L’arrivée des wineglobes

Dans cette recherche d’essentiel, Annabelle va vouloir aller encore plus loin. En 2019, elle achète 12 wineglobes, ces petites cuves en verre produites par une start-up girondine. Conçue dans un verre d’une très grande pureté (le borosilicate) et d’une capacité de 220 litres, ces contenants totalement inertes et non poreux vont s’avérer particulièrement intéressants. En 2019, l’élevage des cabernets francs (17% de l’encépagement, le reste étant constitué de merlot) est réalisé en wineglobes avec, à la clé, une immense pureté de fruité des vins.

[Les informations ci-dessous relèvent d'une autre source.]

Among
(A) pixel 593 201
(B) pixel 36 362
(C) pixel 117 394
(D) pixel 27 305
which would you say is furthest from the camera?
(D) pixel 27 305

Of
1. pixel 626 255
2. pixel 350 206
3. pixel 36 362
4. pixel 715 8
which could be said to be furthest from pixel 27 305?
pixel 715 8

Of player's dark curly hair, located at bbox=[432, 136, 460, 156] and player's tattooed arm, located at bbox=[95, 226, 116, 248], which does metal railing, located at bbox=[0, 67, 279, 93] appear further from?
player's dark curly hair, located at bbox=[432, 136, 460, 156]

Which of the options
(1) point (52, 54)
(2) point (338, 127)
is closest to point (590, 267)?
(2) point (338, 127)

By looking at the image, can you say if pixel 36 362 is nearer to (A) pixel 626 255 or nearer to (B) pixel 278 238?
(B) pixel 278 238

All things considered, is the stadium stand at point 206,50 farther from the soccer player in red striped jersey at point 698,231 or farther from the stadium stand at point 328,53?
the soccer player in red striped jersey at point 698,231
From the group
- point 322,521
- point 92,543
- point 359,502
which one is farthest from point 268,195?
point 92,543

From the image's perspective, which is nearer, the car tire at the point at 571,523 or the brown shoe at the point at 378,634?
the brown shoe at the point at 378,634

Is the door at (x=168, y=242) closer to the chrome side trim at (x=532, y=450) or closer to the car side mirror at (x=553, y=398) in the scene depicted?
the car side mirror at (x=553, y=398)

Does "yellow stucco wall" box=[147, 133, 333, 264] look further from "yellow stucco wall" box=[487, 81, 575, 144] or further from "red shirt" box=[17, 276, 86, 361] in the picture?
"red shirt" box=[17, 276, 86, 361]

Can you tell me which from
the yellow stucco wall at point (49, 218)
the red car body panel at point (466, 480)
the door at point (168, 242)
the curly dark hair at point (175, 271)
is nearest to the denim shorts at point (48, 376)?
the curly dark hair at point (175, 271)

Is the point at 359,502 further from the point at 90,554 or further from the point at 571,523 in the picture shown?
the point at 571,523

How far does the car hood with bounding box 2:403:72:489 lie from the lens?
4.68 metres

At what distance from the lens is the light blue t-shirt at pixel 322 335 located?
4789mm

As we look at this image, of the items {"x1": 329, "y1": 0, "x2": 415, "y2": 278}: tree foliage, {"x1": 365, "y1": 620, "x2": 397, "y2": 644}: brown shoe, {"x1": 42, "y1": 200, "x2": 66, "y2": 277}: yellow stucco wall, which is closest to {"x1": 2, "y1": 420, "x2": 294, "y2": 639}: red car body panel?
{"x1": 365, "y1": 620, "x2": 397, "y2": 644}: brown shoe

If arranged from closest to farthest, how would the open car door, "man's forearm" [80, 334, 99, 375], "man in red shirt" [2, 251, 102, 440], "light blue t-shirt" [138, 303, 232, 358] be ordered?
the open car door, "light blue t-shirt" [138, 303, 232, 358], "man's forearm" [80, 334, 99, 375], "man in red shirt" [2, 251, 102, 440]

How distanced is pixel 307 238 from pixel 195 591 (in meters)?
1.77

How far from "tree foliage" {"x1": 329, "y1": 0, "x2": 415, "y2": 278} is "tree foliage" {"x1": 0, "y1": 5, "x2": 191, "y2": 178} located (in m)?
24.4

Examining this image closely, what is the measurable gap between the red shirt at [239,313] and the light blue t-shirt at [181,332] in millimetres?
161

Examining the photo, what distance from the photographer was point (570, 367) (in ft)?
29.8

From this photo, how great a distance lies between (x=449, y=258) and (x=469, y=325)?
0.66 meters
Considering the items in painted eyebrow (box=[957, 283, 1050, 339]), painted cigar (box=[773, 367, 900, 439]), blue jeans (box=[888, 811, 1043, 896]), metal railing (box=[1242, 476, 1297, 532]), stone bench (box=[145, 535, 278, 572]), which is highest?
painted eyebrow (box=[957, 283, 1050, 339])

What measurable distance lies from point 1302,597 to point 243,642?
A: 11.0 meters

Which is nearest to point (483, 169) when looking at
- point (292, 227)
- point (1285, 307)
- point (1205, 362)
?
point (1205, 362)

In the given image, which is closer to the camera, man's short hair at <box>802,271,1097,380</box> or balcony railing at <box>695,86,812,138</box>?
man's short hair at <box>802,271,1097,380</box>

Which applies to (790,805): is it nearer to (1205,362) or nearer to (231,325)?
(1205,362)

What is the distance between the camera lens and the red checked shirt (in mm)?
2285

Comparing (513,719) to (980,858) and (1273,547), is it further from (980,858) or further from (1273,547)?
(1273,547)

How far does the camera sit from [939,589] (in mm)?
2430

De quoi enthousiasmer Annabelle qui n’avait jamais été parfaitement satisfaite de l’élevage des cabernets francs. Un premier pas vers le style de vins vers lequel elle souhaite aller. « J’ai envie de leur donner de la lumière, de l’émotion » explique-t-elle. Et il est vrai que le 2019 s’avère d’une sincérité fruitée désarmante. Un mot le caractérise particulièrement, son éclat. Le vin a gagné en pureté, en tension et s’étire davantage. Elevé en barriques neuves, wineglobes et cuves ciment, il a trouvé dans ce nouveau paradigme une nouvelle énergie qui fait écho à toute la réflexion globale sur la manière de mener le vignoble. Avec ce premier essai plus que concluant, les wineglobes ont également été utilisés sur les merlots pour les millésimes 2020 et 2021, avec des proportions croissantes bien que toujours minoritaires. « A terme, j’aimerais parvenir à 1/3 de wineglobes dans l’élevage », confie Annabelle qui semble avoir noué une relation nouvelle avec sa propriété où elle demeure. Un lieu chargé de souvenirs que sa grand-mère lui avait fait aimer. Dans 2 ans, les Cruse fêteront un siècle de présence à Corbin avec des vins ayant retrouvé leur identité. Une magnifique voie tracée pour la génération future représentée par les 3 enfants d’Annabelle.